YOUR OBJECTIVE:
Copy out exactly the lines from the line containing "Looking at this" to the end of the listing.

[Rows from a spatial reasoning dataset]
###

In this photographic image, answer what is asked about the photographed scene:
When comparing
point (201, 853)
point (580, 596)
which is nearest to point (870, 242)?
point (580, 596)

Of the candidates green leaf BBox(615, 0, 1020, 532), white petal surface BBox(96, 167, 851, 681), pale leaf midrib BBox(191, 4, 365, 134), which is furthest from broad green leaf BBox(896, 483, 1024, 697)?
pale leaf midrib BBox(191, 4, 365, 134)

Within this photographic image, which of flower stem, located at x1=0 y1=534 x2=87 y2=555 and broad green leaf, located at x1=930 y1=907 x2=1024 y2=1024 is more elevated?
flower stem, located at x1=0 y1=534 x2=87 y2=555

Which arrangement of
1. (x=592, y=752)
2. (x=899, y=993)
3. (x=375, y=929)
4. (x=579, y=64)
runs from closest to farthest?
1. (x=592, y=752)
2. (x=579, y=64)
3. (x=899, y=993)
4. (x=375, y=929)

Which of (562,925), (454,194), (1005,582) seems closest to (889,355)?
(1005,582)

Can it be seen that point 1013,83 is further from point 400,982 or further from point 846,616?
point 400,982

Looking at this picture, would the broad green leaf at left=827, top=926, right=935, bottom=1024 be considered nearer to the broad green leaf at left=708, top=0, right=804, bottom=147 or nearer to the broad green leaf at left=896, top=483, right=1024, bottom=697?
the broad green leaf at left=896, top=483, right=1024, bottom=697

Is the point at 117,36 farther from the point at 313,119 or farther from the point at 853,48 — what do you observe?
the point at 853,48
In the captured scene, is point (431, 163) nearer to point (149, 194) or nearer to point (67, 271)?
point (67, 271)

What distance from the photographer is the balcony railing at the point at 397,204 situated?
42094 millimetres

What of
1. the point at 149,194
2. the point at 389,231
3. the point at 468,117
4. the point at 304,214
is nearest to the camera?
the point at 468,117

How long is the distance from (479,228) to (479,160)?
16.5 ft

###

CORRECT ANSWER:
Looking at this picture, would the broad green leaf at left=827, top=926, right=935, bottom=1024 be considered nearer to the broad green leaf at left=708, top=0, right=804, bottom=147 or nearer to the broad green leaf at left=896, top=483, right=1024, bottom=697?
the broad green leaf at left=896, top=483, right=1024, bottom=697

Is the point at 117,36 farther from the point at 313,119 or farther from the point at 853,48 — what do you observe?
the point at 853,48
In the captured scene, is point (431, 163) nearer to point (149, 194) or nearer to point (67, 271)?
point (67, 271)

What distance from the photographer is the balcony railing at the point at 397,204 situated?
42094 millimetres

What of
1. the point at 149,194
2. the point at 389,231
3. the point at 468,117
4. the point at 304,214
is nearest to the camera?
the point at 468,117

How long is the distance from (479,228) to (479,160)?
16.5 ft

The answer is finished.